■ **THE TASK**
Lines of the listing that contain "MEMBER" need to be copied.

■ **DATASET**
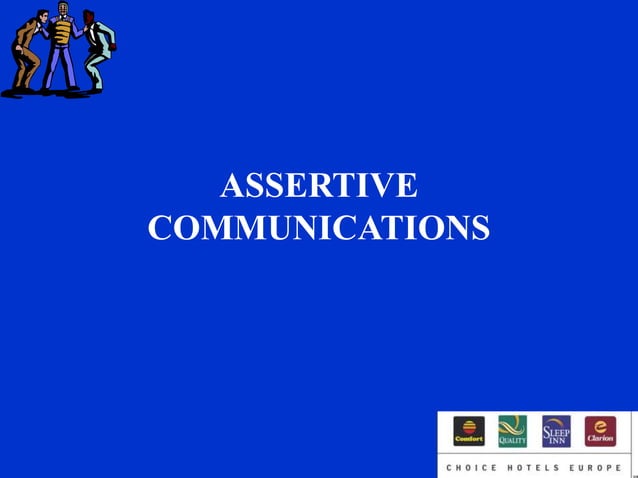 ASSERTIVE COMMUNICATIONS

Comfort
QUALITY
SLEEP INN
Clarion

CHOICE HOTELS EUROPE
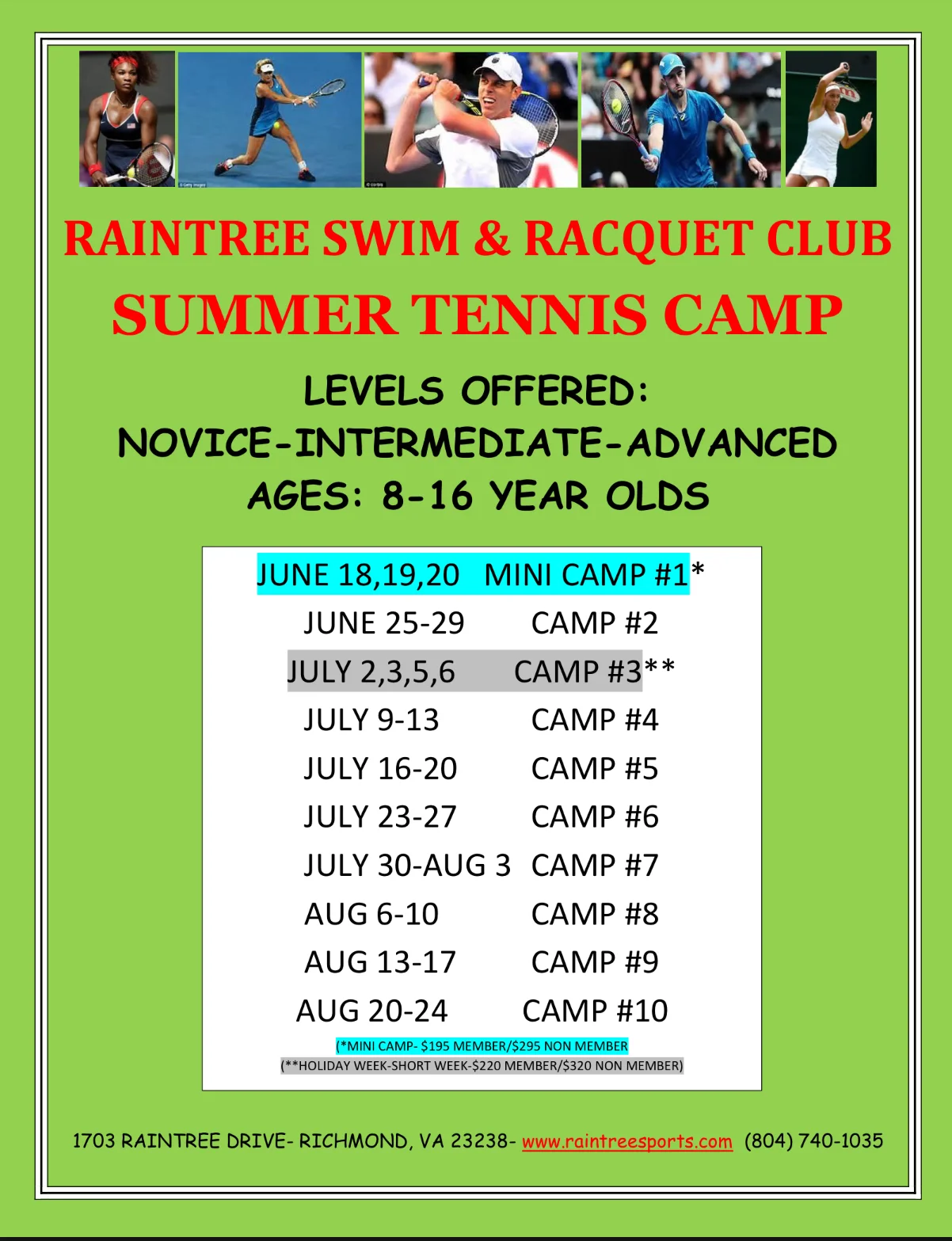 RAINTREE SWIM & RACQUET CLUB
SUMMER TENNIS CAMP

LEVELS OFFERED:
NOVICE-INTERMEDIATE-ADVANCED
AGES: 8-16 YEAR OLDS

JUNE 18,19,20 MINI CAMP #1*
JUNE 25-29 CAMP #2
JULY 2,3,5,6 CAMP #3**
JULY 9-13 CAMP #4
JULY 16-20 CAMP #5
JULY 23-27 CAMP #6
JULY 30-AUG 3 CAMP #7
AUG 6-10 CAMP #8
AUG 13-17 CAMP #9
AUG 20-24 CAMP #10
(*MINI CAMP- $195 MEMBER/$295 NON MEMBER
(**HOLIDAY WEEK-SHORT WEEK-$220 MEMBER/$320 NON MEMBER)

1703 RAINTREE DRIVE- RICHMOND, VA 23238- www.raintreesports.com (804) 740-1035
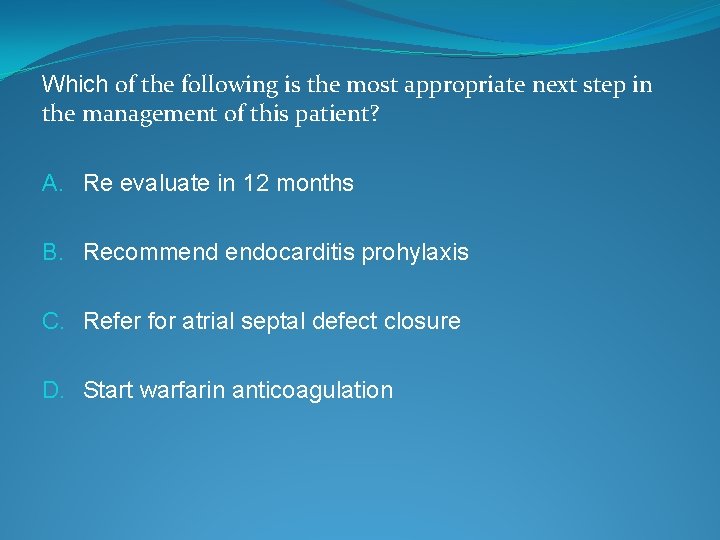 Which of the following is the most appropriate next step in the management of this patient?

A. Re evaluate in 12 months

B. Recommend endocarditis prohylaxis

C. Refer for atrial septal defect closure

D. Start warfarin anticoagulation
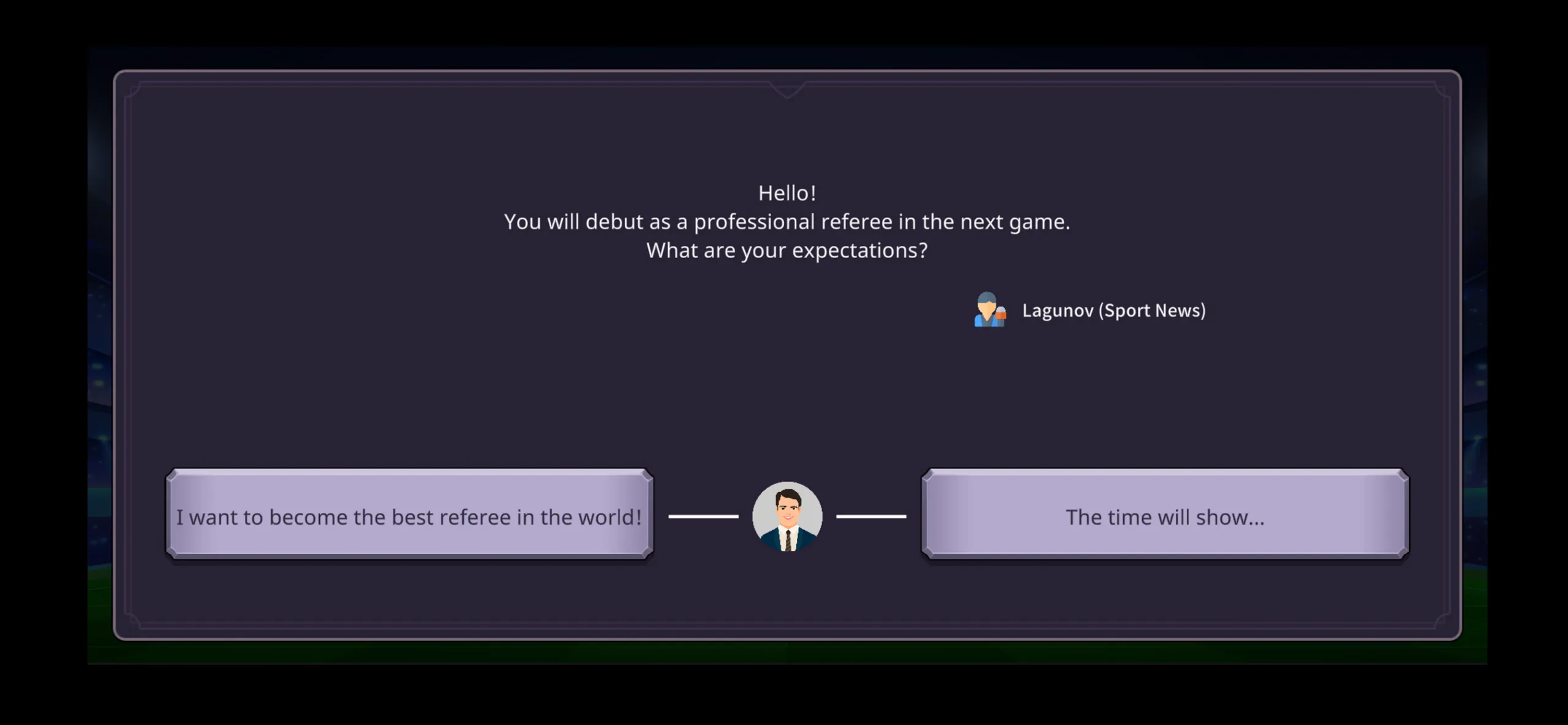 Hello!
You will debut as a professional referee in the next game.
What are your expectations?

Lagunov (Sport News)

I want to become the best referee in the world!

The time will show...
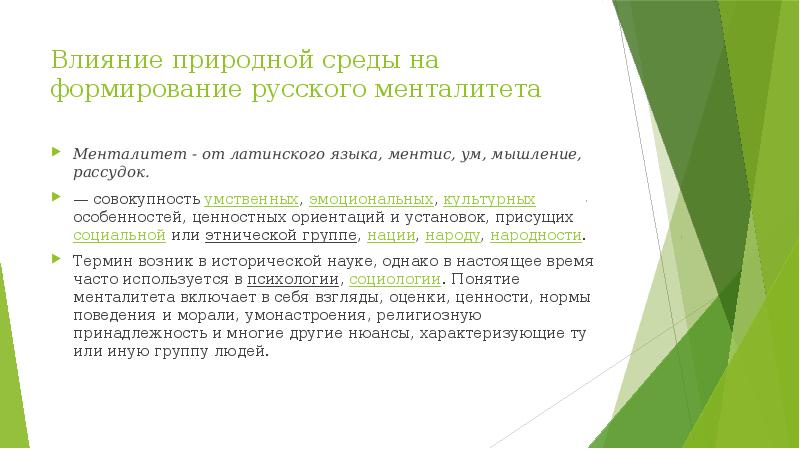 Влияние природной среды на формирование русского менталитета

Менталитет - от латинского языка, ментис, ум, мышление, рассудок.

— совокупность умственных, эмоциональных, культурных особенностей, ценностных ориентаций и установок, присущих социальной или этнической группе, нации, народу, народности.

Термин возник в исторической науке, однако в настоящее время часто используется в психологии, социологии. Понятие менталитета включает в себя взгляды, оценки, ценности, нормы поведения и морали, умонастроения, религиозную принадлежность и многие другие нюансы, характеризующие ту или иную группу людей.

■ **SOLUTION TO THE EXERCISE**
(*MINI CAMP- $195 MEMBER/$295 NON MEMBER
(**HOLIDAY WEEK-SHORT WEEK-$220 MEMBER/$320 NON MEMBER)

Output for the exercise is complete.